Abstract
Aims
To develop Antarctic krill oil emulsions with casein and whey protein concentrate (WPC) and study their physicochemical properties and storage stability.
Methods
Emulsions were prepared by homogenisation and ultrasonication. The properties of the emulsions were investigated via ultraviolet ray spectroscopy, dynamic light scattering, confocal laser scanning microscope, sodium dodecyl sulphate–polyacrylamide gel electrophoresis, Fourier transform infra-red spectrometer, and fluorescence spectrum. Shelf life was predicted by the Arrhenius model.
Results
Casein- and WPC-krill oil emulsions were well formed; the mean particle diameters were less than 128.19 ± 0.64 nm and 158 ± 1.56 nm, the polymer dispersity indices were less than 0.26 ± 0.01 and 0.27 ± 0.01, and the zeta potential were around −46.88 ± 5.02 mV and −33.51 ± 2.68 mV, respectively. Shelf life was predicted to be 32.67 ± 1.55 days and 29.62 ± 0.65 days (40 °C), 27.69 ± 1.15 days and 23.58 ± 0.14 days (50 °C), 24.02 ± 0.15 days and 20.1 ± 0.08 days (60 °C).
Conclusion
The prepared krill oil emulsions have great potential to become a new krill oil supplement.
Disclosure statement
No potential conflict of interest was reported by the authors.
Data availability statement
The datasets generated during and/or analysed during the current study are available from the corresponding author upon reasonable request.

## Information shown
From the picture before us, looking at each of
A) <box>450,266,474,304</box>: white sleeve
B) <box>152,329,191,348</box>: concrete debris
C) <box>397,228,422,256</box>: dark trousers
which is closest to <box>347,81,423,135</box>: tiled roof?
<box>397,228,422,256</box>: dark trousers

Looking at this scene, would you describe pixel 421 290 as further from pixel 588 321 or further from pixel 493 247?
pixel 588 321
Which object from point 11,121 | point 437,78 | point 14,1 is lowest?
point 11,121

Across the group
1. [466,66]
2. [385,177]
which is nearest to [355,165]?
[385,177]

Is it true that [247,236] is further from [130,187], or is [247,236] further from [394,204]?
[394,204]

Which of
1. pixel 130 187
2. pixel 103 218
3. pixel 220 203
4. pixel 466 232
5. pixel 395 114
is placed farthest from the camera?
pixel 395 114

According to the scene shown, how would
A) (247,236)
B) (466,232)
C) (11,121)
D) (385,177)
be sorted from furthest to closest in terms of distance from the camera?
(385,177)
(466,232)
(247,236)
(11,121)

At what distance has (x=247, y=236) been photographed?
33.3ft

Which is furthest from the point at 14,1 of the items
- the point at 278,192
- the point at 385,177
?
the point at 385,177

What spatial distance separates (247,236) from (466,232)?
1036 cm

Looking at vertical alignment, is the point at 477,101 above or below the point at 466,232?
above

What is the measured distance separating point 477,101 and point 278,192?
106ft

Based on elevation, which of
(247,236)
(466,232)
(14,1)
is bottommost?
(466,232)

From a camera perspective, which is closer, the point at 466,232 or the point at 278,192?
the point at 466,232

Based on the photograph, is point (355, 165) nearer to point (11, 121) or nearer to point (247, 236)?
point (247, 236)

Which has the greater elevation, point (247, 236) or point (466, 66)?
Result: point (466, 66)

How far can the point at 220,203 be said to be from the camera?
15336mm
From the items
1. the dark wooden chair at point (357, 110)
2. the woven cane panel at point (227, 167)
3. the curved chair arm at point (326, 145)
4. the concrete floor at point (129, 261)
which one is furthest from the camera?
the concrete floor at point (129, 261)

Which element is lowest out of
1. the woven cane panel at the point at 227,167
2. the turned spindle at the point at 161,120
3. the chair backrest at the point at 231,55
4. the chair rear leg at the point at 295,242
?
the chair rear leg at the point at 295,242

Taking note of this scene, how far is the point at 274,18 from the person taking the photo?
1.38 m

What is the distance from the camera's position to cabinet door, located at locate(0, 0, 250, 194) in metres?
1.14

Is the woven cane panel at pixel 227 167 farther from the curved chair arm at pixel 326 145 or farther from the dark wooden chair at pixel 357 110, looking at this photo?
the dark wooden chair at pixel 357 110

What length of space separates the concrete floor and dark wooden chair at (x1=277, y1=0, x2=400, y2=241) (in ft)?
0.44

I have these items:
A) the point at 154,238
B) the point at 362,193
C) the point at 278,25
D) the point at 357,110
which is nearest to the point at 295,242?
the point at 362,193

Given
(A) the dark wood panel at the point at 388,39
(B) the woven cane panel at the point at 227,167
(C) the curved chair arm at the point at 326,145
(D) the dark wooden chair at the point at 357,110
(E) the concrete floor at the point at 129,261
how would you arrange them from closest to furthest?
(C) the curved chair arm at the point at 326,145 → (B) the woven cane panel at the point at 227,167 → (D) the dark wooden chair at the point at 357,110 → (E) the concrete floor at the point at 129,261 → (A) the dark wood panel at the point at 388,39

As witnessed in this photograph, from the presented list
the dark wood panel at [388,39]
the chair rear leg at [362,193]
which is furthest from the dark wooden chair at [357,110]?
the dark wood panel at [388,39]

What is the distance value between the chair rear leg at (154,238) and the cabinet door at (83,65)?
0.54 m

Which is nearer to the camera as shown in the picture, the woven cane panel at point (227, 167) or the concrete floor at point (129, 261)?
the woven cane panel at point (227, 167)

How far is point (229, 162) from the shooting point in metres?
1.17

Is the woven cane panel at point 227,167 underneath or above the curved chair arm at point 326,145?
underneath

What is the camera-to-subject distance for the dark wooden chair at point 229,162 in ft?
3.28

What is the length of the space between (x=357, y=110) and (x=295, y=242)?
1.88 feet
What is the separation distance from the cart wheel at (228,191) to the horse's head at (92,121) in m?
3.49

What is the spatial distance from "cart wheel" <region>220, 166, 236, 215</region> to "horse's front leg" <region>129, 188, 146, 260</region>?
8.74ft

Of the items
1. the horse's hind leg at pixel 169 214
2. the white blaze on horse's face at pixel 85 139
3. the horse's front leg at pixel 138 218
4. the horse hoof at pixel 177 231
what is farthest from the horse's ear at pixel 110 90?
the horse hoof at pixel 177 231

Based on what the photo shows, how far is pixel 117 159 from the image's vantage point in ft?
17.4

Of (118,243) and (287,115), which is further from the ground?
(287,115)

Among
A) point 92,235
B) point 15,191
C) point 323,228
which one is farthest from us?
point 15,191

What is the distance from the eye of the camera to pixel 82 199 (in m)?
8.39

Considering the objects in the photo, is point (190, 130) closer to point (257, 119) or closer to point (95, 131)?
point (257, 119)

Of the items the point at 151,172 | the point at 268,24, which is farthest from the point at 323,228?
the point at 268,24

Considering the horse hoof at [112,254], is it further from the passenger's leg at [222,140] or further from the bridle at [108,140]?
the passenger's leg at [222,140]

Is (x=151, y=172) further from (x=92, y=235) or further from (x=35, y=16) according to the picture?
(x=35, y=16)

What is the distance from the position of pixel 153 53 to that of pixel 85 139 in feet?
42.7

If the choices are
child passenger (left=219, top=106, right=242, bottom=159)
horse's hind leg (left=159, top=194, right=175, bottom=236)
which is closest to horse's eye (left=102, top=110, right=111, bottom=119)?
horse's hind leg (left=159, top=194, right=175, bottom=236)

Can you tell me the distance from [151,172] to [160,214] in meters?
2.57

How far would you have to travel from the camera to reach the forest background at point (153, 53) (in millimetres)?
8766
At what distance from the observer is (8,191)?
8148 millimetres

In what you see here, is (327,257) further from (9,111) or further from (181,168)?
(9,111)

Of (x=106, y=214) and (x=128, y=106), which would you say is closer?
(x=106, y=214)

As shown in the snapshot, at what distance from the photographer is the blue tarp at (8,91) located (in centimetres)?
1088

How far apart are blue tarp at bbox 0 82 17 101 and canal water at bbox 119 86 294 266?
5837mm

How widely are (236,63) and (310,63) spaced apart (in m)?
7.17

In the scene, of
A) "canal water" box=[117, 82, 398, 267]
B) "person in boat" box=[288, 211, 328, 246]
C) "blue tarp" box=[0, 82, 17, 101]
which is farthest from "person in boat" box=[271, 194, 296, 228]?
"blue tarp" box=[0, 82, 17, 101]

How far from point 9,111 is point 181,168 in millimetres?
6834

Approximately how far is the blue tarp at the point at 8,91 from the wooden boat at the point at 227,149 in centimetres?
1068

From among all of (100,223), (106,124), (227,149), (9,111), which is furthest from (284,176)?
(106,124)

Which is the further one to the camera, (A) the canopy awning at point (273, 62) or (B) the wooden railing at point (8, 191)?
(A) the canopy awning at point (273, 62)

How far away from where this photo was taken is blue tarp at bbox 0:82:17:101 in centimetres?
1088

## Exercise tasks
1 – List every technique that the krill oil emulsion abstract names for investigating the properties of the emulsions.
2 – For each statement, say whether it agrees with the krill oil emulsion abstract, and quote the words that decide it.
(a) Shelf life was predicted with the Arrhenius model.
(b) The casein emulsion's predicted shelf life at 60 °C was 27.69 ± 1.15 days.
(c) The authors reported a potential conflict of interest.

## Numbered responses
1 –
- Ultraviolet ray spectroscopy
- Dynamic light scattering
- Confocal laser scanning microscope
- Sodium dodecyl sulphate–polyacrylamide gel electrophoresis
- Fourier transform infra-red spectrometer
- Fluorescence spectrum

2 –
(a) Yes: "Shelf life was predicted by the Arrhenius model."
(b) No: "24.02 ± 0.15 days and 20.1 ± 0.08 days (60 °C)"
(c) No: "No potential conflict of interest was reported by the authors."